» **Try it**: The finished copy should match every record exactly and contain no pictures.

##############################

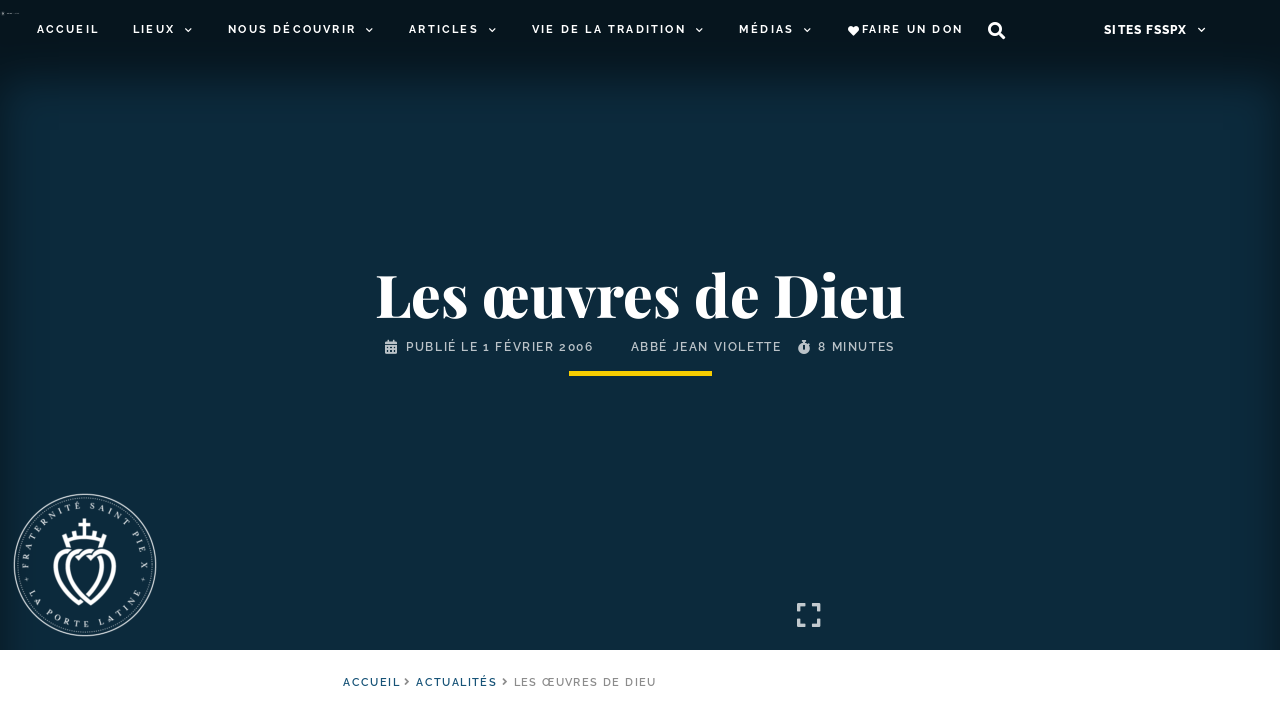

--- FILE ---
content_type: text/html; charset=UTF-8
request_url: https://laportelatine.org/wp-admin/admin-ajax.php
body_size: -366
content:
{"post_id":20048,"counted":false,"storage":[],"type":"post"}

##############################

» **Exercise output**:
--- FILE ---
content_type: text/html; charset=UTF-8
request_url: https://laportelatine.org/wp-admin/admin-ajax.php
body_size: -366
content:
{"post_id":20048,"counted":false,"storage":[],"type":"post"}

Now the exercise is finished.